Rosen argued that the changes made in Sunday’s court filing related only to nuances of the settlement agreement and objections to the disclosure statement.
“There were not significant changes to the disclosure statement,” he said.
But attorneys for noteholders and shareholders said they are still trying to figure out how Washington Mutual plans to address their claims in the settlement agreement.
“I don’t know whether we are supportive or not supportive because I don’t know what settlement is being discussed,” said Philip Anker, an attorney representing holders of senior notes issued by Washington Mutual Bank before it was seized. “We need to get some reasonable time to allow people to look at it.”
But Rosen and attorneys for WMI’s official committee of unsecured creditors urged the judge to hold the disclosure statement hearing as soon as possible. As long as WMI remains in bankruptcy, the accrual of interest on its debt is eating into the funds that otherwise would be available for recovery by creditors, Rosen said.
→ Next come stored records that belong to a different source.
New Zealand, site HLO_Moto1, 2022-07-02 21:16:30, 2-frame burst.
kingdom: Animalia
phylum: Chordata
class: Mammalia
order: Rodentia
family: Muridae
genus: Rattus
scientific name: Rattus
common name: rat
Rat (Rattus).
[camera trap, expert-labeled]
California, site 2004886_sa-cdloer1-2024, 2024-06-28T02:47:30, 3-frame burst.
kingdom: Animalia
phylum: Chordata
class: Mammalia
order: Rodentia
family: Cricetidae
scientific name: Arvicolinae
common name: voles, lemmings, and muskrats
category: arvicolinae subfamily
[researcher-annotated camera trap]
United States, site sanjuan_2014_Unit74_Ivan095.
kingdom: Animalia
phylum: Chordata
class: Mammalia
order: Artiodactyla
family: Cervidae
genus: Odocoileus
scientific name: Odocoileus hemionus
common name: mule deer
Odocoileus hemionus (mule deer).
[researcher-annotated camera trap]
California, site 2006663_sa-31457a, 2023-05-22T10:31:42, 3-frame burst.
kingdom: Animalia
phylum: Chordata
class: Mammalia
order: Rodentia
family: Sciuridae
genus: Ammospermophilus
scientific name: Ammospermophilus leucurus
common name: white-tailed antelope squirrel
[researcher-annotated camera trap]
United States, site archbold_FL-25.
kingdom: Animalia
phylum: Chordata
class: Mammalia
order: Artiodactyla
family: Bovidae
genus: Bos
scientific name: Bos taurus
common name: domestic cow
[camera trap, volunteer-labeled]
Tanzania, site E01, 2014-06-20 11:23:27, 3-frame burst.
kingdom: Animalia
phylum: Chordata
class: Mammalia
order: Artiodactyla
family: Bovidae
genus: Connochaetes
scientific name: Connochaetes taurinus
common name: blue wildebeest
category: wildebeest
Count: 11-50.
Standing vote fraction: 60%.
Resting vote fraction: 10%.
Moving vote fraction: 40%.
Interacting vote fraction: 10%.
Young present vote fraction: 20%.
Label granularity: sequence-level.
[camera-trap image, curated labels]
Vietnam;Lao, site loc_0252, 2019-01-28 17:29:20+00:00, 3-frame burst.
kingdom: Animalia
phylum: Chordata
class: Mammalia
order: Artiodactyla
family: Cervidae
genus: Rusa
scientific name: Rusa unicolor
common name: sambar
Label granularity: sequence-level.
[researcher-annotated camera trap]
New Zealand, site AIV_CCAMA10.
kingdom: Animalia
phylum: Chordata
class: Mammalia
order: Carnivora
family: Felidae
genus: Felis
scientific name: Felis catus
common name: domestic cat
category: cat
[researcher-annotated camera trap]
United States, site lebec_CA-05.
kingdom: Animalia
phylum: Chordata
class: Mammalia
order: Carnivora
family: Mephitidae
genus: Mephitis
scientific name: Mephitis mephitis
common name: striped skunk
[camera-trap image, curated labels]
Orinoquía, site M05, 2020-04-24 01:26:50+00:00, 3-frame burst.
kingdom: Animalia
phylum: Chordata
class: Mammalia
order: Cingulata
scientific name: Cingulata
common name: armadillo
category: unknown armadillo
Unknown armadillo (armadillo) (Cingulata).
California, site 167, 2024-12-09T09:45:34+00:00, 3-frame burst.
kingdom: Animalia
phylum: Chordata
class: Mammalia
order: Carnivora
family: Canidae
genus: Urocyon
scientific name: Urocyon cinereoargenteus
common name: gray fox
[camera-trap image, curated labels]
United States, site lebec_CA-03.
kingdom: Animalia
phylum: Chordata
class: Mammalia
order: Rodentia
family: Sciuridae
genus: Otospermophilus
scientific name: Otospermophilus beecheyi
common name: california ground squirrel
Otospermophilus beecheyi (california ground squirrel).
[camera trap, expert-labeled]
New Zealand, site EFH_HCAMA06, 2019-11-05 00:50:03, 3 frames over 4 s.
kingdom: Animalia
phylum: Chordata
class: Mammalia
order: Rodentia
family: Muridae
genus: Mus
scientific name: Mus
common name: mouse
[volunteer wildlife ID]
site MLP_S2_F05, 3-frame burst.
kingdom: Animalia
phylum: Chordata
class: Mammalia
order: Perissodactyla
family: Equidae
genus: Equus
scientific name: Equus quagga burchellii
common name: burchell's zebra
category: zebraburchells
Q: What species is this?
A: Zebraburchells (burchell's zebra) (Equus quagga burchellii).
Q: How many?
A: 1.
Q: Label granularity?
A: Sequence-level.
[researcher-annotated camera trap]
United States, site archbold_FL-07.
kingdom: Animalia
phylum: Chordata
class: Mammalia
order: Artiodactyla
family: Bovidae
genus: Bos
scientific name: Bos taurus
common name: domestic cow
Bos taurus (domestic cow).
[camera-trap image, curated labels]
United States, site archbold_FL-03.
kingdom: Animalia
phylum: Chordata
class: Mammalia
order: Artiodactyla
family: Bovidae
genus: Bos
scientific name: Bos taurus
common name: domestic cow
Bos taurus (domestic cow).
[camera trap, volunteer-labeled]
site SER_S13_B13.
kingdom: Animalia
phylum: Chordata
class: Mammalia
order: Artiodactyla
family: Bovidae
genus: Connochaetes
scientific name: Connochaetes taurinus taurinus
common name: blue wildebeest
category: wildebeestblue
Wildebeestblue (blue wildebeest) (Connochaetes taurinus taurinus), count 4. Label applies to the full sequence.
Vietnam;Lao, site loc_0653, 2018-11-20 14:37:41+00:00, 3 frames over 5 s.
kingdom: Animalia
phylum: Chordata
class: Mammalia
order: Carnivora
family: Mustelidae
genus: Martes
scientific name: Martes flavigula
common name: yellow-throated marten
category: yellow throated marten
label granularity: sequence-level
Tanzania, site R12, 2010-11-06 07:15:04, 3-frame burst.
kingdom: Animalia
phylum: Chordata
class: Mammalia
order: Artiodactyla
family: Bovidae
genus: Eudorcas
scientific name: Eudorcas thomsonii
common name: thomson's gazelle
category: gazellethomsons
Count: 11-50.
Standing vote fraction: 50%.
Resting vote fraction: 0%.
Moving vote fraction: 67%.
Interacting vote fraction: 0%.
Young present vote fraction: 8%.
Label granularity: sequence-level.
“We’re trying to stave off an erosion of the creditor body,” he told the judge.
Walrath said that, given the length of the disclosure statement, parties deserve time to examine the changes being proposed. She ordered WMI to submit any further revisions by Friday, with objections to those changes due by May 28. WMI will have until June 2, the day before the rescheduled disclosure statement hearing, to make any additional revisions in response to those objections.
The original settlement proposed by WMI called for JPMorgan to turn over the disputed deposits to Washington Mutual after deducting $172 million as its share of tax refunds received.
In return, JPMorgan was to get 70 percent of expected tax refunds resulting from WaMu’s prior operating losses that are valued at about $3 billion, with Washington Mutual getting 30 percent. The plan submitted on Sunday revises that split to 80-20.
WaMu also was to get about 40 percent of a second round of operating-loss tax refunds valued at about $2.6 billion, with roughly 60 percent going to the FDIC. The current plan calls for WaMu to get 68.5 percent and the FDIC to get 31.5 percent of those refunds, in return for new indemnity concessions from JPMorgan.
Under the current plan, bank bondholders also would be eligible to receive up 5.5 percent of WMI’s share of the second round of tax refunds, with a cap of $150 million.
Shareholders would still receive nothing under the plan.